Artips, une dose d’art au quotidien PDF

Si ce bandeau n’est plus pertinent, retirez-le. Il artips, une dose d’art au quotidien PDF toute sa vie un travail pictural d’ordre spirituel, ce qui l’amena à intervenir dans l’espace public.


Partis du constat que l’histoire de l’art semble souvent poussiéreuse et inaccessible, Coline et Jean ont lancé la newsleter Artips en 2013 (www.artips.fr). L’idée est simple : envoyer quotidiennement et gratuitement, par email, une anecdote sur une oeuvre d’art à lire en une minute seulement. Pour cela, Artips fédère une communauté de 80 rédacteurs spécialistes d’histoire de l’art qui partagent leur savoir et leurs coups de coeur. Pourquoi la serveuse des Folies Bergères de Manet a-t-elle l’air si mélancolique ? Qui est ce peintre qui revenait en douce retoucher ses propres tableaux dans les musées ? Les oeuvres de Mondrian sont-elles véritablement abstraites ? Comment Courbet gère t-il ses ruptures amoureuses en peinture ? Voilà autant de questions auxquelles Artips répond, tout en humour et sérieux, afin de rendre l’art accessible à tous !

En lisant La Cosmogonie des Rose-Croix de Max Heindel, il découvre également en 1947 la mystique rosicrucienne. Gaston Bachelard, forgeront les bases de la pensée qui nourrira son œuvre. Après son voyage en Italie à l’été 1948, Yves Klein se rend un an à Londres, où il perfectionne son anglais et apprend la dorure chez l’encadreur Robert Savage, Ses premières expériences picturales sont de petits monochromes sur carton réalisés en 1949 et exposés d’abord en privé, lors de son séjour londonien, qui deviennent, pour lui, des objets de culte. Yves Klein retourne à Paris, puis part à Madrid le 3 février 1951, pour étudier cette fois l’espagnol. Il s’y inscrit dans un club de judo, où il remplace un moniteur et remplit dès lors cette fonction régulièrement, en devenant très proche du directeur de l’école Fernando Franco de Sarabia, dont le père est éditeur. Avec l’aide de sa tante, il séjourne au Japon du 23 septembre 1952 à décembre 1954 afin de perfectionner sa technique du judo à l’Institut Kōdōkan de Tokyo où il devient ceinture noire 4e dan, grade qu’aucun Français n’a atteint à cette époque.

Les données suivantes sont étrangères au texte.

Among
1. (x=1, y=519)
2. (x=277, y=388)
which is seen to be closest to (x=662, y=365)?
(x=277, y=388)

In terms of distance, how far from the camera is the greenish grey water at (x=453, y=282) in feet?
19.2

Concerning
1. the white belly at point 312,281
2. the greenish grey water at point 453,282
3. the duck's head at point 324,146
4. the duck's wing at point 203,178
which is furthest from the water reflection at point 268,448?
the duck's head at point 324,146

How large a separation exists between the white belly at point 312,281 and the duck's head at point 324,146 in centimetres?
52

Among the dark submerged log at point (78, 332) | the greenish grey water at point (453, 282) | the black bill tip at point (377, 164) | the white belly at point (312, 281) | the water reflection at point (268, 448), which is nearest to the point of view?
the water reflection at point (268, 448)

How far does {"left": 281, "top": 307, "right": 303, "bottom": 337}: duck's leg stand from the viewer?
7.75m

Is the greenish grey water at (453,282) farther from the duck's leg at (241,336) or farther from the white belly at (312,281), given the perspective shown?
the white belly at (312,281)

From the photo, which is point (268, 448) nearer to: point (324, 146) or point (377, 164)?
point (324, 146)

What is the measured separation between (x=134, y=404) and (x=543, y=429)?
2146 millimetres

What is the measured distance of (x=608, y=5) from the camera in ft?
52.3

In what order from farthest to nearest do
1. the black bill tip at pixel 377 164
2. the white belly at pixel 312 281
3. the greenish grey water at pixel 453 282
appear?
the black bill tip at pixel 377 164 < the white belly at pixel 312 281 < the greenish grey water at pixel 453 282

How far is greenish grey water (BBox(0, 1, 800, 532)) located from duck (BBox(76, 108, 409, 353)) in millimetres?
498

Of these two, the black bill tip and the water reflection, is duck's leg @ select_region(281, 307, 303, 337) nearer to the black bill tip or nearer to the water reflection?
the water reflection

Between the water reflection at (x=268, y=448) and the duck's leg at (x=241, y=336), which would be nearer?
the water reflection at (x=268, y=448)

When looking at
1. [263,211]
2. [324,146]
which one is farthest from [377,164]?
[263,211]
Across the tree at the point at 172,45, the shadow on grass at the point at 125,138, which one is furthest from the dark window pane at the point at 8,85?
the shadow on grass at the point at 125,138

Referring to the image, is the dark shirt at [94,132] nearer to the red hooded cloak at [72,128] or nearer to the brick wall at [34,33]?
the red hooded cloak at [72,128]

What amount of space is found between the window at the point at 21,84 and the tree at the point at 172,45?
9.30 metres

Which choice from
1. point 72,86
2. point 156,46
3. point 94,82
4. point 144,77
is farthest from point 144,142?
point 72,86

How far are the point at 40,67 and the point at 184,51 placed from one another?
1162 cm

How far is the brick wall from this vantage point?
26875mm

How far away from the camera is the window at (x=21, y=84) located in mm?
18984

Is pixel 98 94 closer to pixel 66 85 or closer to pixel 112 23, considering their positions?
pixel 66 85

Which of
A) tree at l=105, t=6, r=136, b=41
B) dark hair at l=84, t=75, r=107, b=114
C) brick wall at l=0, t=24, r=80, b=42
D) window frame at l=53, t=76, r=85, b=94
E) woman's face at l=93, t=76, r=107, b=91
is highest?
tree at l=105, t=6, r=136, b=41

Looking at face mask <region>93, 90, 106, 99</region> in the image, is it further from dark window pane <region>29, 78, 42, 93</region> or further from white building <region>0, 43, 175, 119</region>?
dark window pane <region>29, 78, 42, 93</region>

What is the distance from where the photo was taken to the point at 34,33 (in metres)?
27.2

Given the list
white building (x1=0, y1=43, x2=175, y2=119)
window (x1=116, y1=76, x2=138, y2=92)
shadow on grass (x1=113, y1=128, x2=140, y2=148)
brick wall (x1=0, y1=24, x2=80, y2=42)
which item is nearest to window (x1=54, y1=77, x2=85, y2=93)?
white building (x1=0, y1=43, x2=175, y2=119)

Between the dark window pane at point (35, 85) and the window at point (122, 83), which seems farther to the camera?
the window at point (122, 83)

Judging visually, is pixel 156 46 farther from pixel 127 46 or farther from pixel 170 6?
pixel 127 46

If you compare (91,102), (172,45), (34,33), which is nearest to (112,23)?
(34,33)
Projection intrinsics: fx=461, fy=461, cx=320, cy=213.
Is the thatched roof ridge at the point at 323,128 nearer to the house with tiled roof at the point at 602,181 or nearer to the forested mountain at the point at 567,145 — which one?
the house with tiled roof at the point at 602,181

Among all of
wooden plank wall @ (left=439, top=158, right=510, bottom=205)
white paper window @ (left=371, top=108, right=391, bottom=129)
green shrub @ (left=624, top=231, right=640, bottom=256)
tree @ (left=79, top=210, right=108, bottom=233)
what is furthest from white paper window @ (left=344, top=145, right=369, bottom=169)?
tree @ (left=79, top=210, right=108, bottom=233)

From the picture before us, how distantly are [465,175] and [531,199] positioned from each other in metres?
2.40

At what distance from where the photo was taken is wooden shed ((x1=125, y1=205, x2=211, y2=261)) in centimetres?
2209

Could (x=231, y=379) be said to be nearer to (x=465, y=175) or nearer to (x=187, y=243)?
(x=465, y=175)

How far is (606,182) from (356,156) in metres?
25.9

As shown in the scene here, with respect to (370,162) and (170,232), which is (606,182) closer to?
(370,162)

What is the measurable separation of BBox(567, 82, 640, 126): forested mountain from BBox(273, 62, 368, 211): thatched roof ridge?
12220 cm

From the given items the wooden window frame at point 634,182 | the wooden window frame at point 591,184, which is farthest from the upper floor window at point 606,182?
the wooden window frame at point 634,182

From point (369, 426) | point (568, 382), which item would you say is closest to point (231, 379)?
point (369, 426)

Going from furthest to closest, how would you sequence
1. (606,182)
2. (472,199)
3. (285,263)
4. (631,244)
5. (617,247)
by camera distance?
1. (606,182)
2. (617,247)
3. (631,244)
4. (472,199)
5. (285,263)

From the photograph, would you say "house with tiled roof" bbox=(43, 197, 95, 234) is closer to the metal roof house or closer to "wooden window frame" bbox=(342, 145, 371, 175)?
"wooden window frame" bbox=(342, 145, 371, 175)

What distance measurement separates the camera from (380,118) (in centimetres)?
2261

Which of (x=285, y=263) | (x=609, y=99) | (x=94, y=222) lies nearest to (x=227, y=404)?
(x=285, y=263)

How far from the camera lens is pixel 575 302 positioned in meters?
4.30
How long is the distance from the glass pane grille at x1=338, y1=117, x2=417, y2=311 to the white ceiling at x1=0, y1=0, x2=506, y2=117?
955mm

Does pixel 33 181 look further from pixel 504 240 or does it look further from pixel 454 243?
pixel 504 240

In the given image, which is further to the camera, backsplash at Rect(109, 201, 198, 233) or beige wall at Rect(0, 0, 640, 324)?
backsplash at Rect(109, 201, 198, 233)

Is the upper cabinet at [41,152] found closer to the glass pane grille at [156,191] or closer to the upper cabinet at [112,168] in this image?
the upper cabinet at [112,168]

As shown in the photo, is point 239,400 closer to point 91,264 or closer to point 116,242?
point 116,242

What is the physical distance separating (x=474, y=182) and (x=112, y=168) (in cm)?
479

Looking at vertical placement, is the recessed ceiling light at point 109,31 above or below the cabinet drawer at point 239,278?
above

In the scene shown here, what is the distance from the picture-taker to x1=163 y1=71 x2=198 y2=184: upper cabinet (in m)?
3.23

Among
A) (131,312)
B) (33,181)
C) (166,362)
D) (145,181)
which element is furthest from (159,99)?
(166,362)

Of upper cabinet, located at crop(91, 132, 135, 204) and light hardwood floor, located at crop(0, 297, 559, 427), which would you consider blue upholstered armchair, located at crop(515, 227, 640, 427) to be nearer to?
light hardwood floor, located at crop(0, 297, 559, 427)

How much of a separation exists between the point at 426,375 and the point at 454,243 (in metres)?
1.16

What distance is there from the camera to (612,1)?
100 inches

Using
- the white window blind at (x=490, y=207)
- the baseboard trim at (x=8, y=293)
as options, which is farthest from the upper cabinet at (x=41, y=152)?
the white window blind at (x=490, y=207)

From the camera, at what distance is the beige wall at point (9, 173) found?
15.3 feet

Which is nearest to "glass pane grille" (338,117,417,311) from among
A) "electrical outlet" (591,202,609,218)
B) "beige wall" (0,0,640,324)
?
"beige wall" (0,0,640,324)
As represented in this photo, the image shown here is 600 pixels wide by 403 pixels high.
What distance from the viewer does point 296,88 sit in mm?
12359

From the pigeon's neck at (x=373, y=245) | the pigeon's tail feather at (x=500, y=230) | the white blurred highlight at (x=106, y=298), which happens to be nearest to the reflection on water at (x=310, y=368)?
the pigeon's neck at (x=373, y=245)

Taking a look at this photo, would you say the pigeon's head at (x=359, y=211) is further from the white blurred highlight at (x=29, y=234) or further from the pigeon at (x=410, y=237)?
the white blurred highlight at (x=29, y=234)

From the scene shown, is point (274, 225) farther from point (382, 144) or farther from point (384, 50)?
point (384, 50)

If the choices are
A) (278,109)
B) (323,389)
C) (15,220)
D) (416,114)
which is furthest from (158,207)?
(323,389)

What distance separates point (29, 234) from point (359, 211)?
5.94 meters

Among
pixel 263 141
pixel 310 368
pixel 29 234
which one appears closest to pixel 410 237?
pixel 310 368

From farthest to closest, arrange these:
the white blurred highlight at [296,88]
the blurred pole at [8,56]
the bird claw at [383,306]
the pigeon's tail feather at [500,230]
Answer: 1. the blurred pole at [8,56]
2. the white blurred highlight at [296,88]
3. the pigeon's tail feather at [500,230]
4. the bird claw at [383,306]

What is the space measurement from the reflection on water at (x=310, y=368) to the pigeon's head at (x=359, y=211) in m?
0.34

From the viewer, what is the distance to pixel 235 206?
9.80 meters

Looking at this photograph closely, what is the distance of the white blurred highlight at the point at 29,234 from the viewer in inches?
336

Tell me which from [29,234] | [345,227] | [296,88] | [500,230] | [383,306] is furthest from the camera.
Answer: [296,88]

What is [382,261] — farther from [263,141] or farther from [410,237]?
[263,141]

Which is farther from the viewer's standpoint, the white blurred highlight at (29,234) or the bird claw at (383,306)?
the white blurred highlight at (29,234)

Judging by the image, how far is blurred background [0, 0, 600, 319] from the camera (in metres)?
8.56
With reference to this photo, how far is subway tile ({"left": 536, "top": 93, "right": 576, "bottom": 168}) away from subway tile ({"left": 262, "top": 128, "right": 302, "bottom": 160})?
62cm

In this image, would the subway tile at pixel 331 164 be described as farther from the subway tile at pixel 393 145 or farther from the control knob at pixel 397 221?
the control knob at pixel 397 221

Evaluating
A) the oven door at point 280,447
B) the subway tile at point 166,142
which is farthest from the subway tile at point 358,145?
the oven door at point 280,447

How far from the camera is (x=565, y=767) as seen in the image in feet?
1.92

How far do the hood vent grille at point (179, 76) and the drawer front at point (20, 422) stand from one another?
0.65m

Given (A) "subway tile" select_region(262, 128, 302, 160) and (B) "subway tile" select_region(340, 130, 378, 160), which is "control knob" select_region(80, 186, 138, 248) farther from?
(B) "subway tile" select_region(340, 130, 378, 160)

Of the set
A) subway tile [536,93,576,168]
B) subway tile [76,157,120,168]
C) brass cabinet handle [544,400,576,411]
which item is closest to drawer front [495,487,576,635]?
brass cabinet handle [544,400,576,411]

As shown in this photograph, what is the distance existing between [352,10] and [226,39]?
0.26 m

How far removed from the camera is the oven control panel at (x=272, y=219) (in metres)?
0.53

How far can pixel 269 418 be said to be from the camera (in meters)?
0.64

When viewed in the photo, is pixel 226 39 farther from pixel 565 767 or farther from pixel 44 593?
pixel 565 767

Atsuko Tanaka, également membre du groupe Gutai, exposera des draps monochromes en 1955. De retour à Paris en janvier 1954, il tente en vain de faire homologuer son grade japonais par la Fédération française de judo, puis décide de quitter à nouveau la France pour Madrid où l’appelle Fernando Franco de Sarabia. Les dix planches en couleurs sont constituées de rectangles unicolores découpés dans du papier et accompagnés de dimensions en millimètres. Chaque planche indique un lieu différent de création : Madrid, Nice, Tokyo, Londres, Paris. Yves Klein retourne à Paris en novembre 1954 pour publier son livre Les Fondements du Judo aux Éditions Grasset.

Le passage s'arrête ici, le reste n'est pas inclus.